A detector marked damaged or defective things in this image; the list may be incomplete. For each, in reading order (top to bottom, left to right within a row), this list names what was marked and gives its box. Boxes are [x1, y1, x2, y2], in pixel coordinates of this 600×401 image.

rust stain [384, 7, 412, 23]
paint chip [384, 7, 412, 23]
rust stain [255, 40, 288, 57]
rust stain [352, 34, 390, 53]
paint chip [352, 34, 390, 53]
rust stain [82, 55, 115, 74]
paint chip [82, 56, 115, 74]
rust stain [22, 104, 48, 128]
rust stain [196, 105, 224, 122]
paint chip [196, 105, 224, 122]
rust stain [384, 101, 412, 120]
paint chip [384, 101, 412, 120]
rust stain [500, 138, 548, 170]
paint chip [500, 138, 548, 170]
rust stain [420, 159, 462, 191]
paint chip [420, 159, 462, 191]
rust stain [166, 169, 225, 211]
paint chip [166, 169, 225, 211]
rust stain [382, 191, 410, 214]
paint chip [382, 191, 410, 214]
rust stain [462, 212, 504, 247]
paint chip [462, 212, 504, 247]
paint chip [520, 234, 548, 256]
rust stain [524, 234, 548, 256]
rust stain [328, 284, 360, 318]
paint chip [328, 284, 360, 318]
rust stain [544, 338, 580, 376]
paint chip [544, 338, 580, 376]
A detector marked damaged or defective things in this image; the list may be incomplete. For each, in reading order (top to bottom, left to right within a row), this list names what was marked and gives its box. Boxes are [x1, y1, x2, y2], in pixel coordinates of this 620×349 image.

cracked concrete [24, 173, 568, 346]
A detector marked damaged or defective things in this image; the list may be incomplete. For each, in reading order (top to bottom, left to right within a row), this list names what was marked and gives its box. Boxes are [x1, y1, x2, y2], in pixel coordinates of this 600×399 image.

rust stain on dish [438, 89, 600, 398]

==

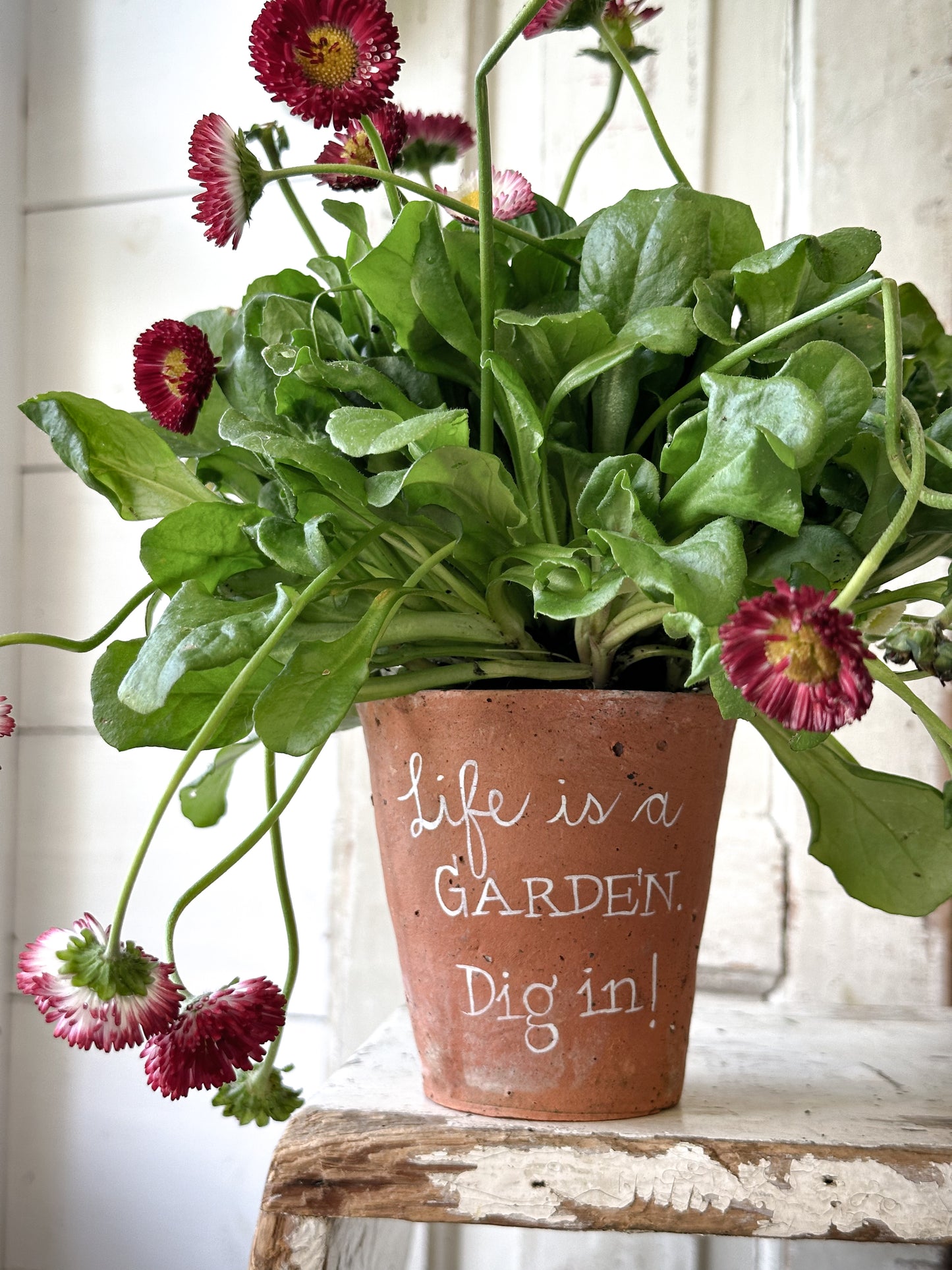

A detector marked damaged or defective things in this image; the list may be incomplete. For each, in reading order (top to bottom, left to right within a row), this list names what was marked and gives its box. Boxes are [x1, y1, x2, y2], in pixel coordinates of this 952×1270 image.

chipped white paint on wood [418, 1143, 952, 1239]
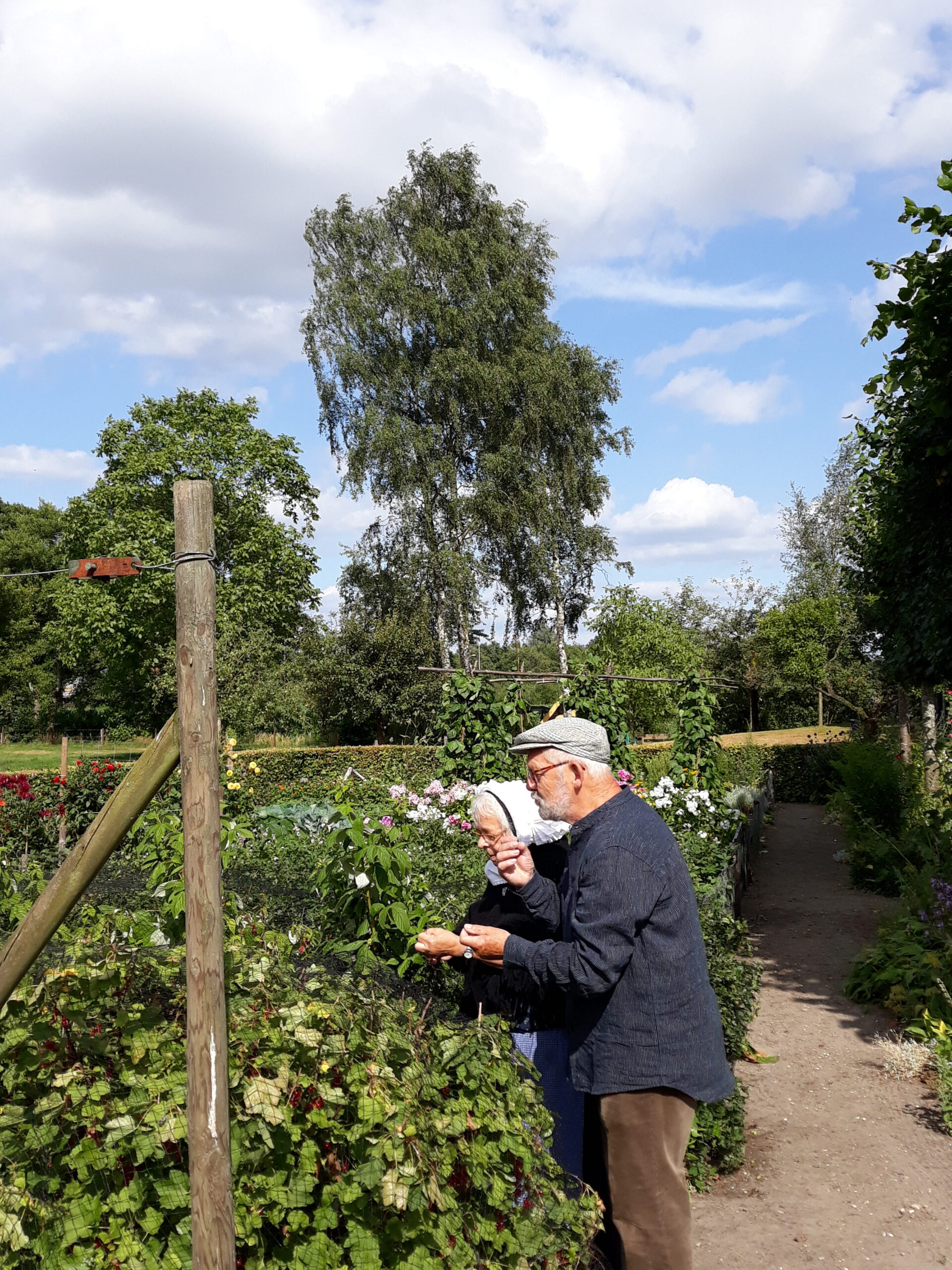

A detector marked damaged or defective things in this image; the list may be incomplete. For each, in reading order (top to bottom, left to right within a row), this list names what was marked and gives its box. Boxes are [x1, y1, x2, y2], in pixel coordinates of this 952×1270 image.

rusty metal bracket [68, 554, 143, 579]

...

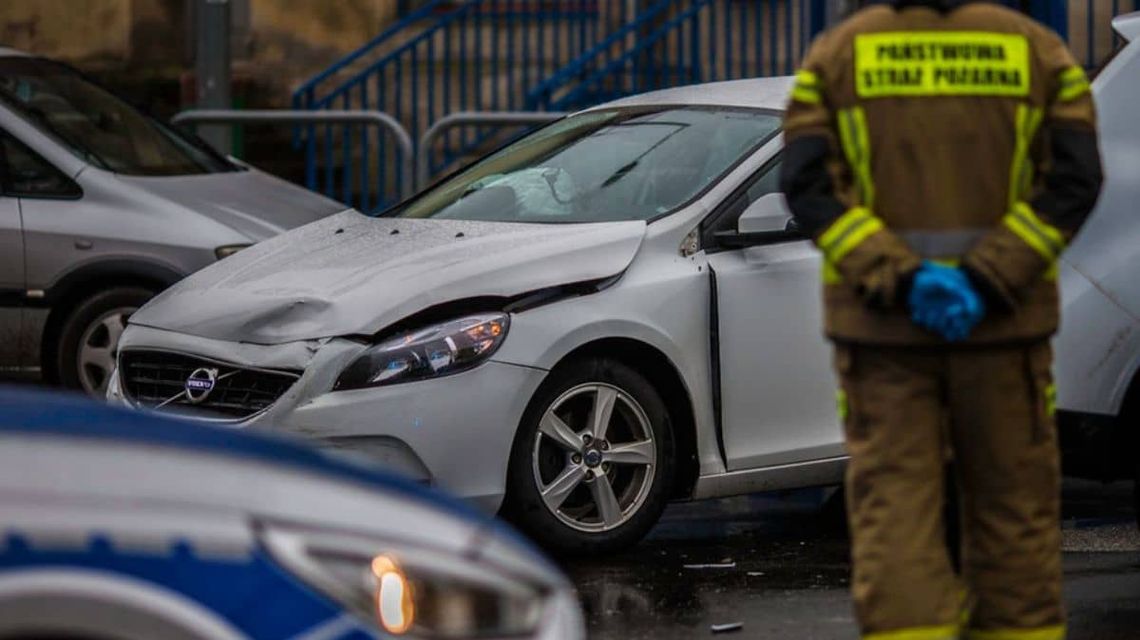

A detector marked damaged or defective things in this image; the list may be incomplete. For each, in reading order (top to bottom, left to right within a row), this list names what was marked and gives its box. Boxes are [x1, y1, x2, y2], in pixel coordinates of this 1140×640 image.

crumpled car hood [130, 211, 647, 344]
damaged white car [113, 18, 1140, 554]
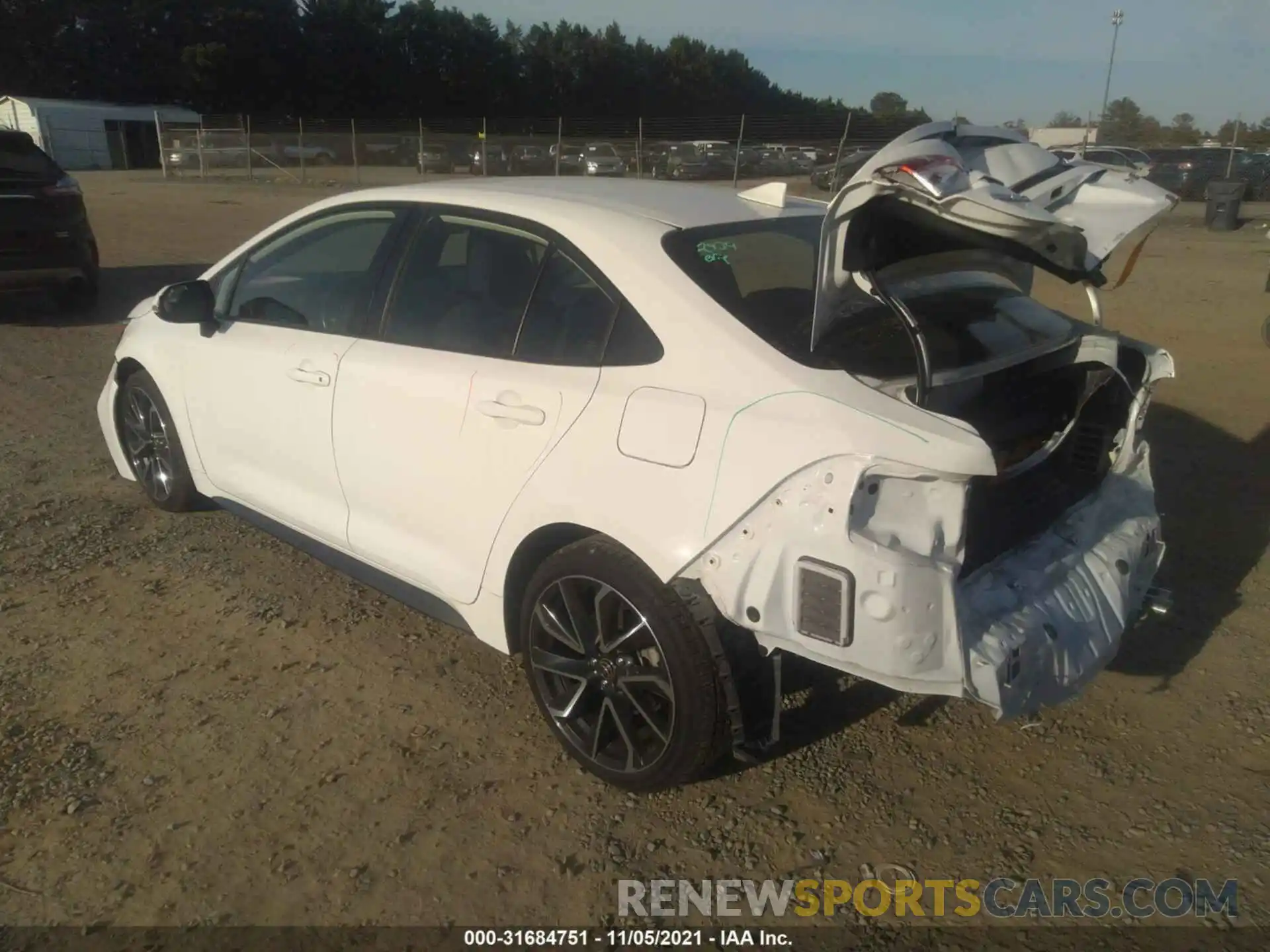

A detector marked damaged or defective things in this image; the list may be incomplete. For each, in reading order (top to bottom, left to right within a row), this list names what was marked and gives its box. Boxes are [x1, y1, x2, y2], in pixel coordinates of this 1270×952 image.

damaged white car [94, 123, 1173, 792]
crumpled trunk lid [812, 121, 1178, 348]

SET EXERCISE:
Reproduce, without any change, the stretch of data from the line containing "this 600×401 image." through the line containing "cracked concrete [24, 173, 568, 346]", with both of those lines included.

TASK RESPONSE:
A detector marked damaged or defective things in this image; the list may be incomplete. For each, in reading order (top to bottom, left to right within a row), this list names what was marked and gives its box. Boxes are [x1, y1, x2, y2], in pixel coordinates of this 600×401 image.

rust stain [384, 7, 412, 23]
paint chip [384, 7, 412, 23]
rust stain [255, 40, 288, 57]
rust stain [352, 34, 390, 53]
paint chip [352, 34, 390, 53]
rust stain [82, 55, 115, 74]
paint chip [82, 56, 115, 74]
rust stain [22, 104, 48, 128]
rust stain [196, 105, 224, 122]
paint chip [196, 105, 224, 122]
rust stain [384, 101, 412, 120]
paint chip [384, 101, 412, 120]
rust stain [500, 138, 548, 170]
paint chip [500, 138, 548, 170]
rust stain [420, 159, 462, 191]
paint chip [420, 159, 462, 191]
rust stain [166, 169, 225, 211]
paint chip [166, 169, 225, 211]
rust stain [382, 191, 410, 214]
paint chip [382, 191, 410, 214]
rust stain [462, 212, 504, 247]
paint chip [462, 212, 504, 247]
paint chip [520, 234, 548, 256]
rust stain [524, 234, 548, 256]
rust stain [328, 284, 360, 318]
paint chip [328, 284, 360, 318]
rust stain [544, 338, 580, 376]
paint chip [544, 338, 580, 376]
A detector marked damaged or defective things in this image; the list may be incomplete. For each, in reading order (top to bottom, left to right within a row), this list names what was marked and gives its box. Boxes are [x1, y1, x2, y2], in pixel coordinates of this 620×349 image.

cracked concrete [24, 173, 568, 346]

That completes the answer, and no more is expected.